Exercise goal :: Only the lines starting at the one that contains "From the vantage" and running to the end should be repeated, exactly as written.

Supplied information ::

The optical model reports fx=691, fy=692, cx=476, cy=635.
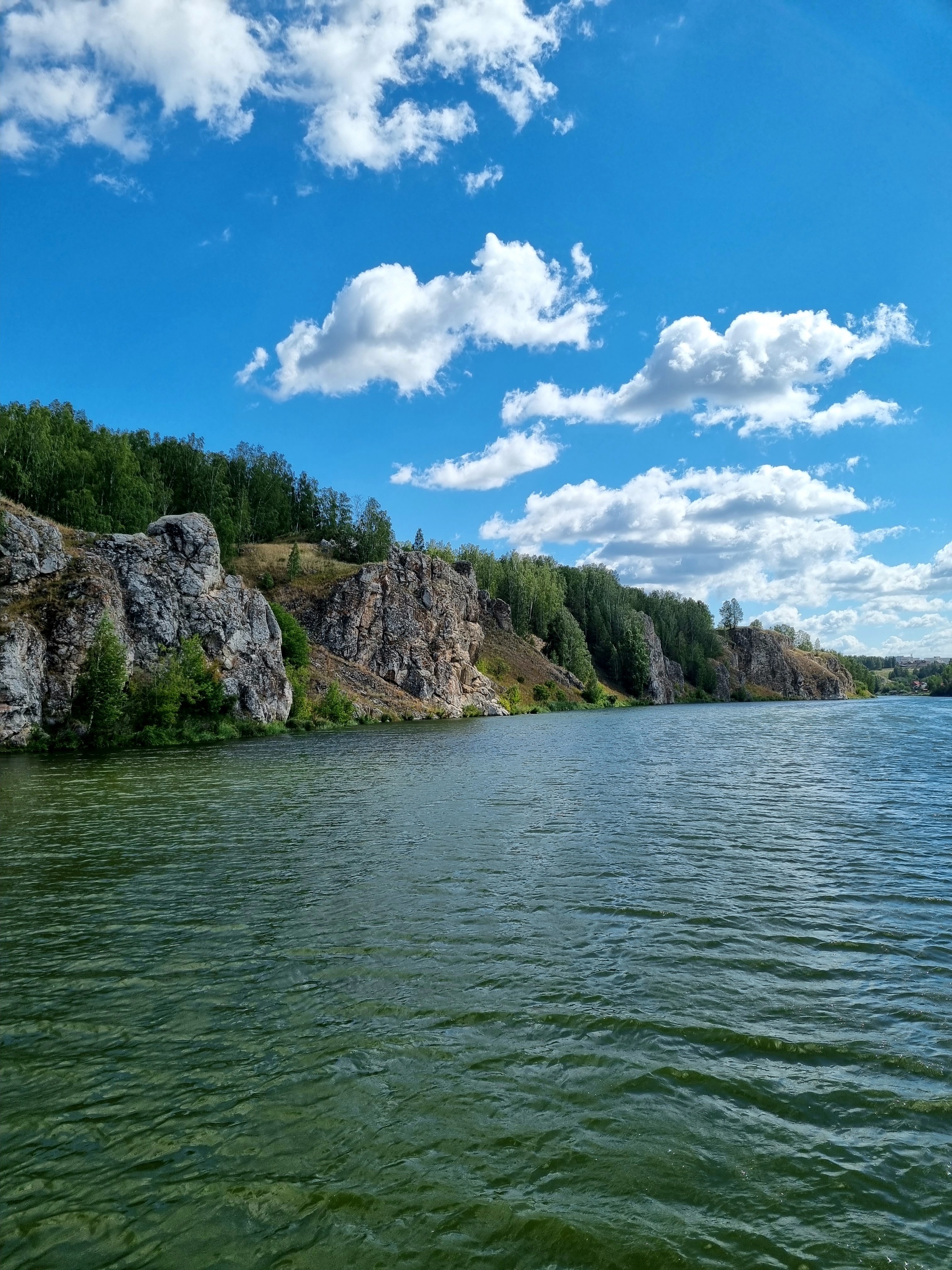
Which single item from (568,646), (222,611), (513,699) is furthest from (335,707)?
(568,646)

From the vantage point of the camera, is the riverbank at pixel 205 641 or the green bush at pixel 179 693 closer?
the riverbank at pixel 205 641

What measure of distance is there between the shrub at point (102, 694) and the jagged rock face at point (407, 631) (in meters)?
55.1

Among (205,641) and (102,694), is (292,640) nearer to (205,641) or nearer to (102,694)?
(205,641)

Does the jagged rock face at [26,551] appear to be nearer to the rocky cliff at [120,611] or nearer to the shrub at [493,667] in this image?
the rocky cliff at [120,611]

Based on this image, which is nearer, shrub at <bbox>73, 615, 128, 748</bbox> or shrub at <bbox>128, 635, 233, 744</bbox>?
shrub at <bbox>73, 615, 128, 748</bbox>

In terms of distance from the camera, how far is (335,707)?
88.3 meters

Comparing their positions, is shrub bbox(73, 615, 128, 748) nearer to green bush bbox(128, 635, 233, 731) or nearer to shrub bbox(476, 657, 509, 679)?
green bush bbox(128, 635, 233, 731)

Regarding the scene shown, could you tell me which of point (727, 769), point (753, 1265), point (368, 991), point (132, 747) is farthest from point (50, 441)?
point (753, 1265)

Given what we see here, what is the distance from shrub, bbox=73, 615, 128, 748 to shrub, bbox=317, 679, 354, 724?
30.9 m

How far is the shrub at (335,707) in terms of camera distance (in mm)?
86938

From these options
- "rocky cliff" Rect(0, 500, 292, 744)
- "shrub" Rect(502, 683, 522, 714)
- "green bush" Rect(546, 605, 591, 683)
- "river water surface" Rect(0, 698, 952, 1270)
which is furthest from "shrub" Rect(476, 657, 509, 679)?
"river water surface" Rect(0, 698, 952, 1270)

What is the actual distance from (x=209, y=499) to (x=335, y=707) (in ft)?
198

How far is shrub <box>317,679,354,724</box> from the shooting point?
8694 centimetres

Result below ::
From the vantage point of the camera, is the riverbank at pixel 205 641 or the green bush at pixel 179 693 closer?
the riverbank at pixel 205 641

What measure of distance is there between the shrub at point (102, 694) and the jagged rock face at point (407, 631) (in meters)?
55.1

Among (205,641) and (102,694), is (292,640) nearer to (205,641) or nearer to (102,694)?
(205,641)

Does the jagged rock face at [26,551] appear to be nearer to the rocky cliff at [120,611] or nearer to the shrub at [493,667] in this image?
the rocky cliff at [120,611]

Based on this image, which is nearer, shrub at <bbox>73, 615, 128, 748</bbox> or shrub at <bbox>128, 635, 233, 744</bbox>?
shrub at <bbox>73, 615, 128, 748</bbox>

In terms of distance from the camera, how far is (335,707)?
88.3 meters

Comparing their positions, is shrub bbox(73, 615, 128, 748) nearer to green bush bbox(128, 635, 233, 731) or nearer to shrub bbox(476, 657, 509, 679)?
green bush bbox(128, 635, 233, 731)

Regarding the scene shown, could you tell me which of point (727, 769), point (753, 1265), point (368, 991), point (132, 747) is farthest from point (50, 441)?
point (753, 1265)

Given what we see here, what is the distance from shrub, bbox=73, 615, 128, 748 to shrub, bbox=317, 679, 354, 724?
30.9 m

How far is the shrub at (335,707) in terms of camera distance (in mm)?
86938

From these options
- "rocky cliff" Rect(0, 500, 292, 744)
- "shrub" Rect(502, 683, 522, 714)
- "green bush" Rect(546, 605, 591, 683)
- "river water surface" Rect(0, 698, 952, 1270)
which is furthest from "shrub" Rect(476, 657, 509, 679)?
"river water surface" Rect(0, 698, 952, 1270)

What is the actual distance from (x=209, y=499) to (x=335, y=707) (in ft)?
198

How far is shrub <box>317,679,354,724</box> from the shooting point?
8694 centimetres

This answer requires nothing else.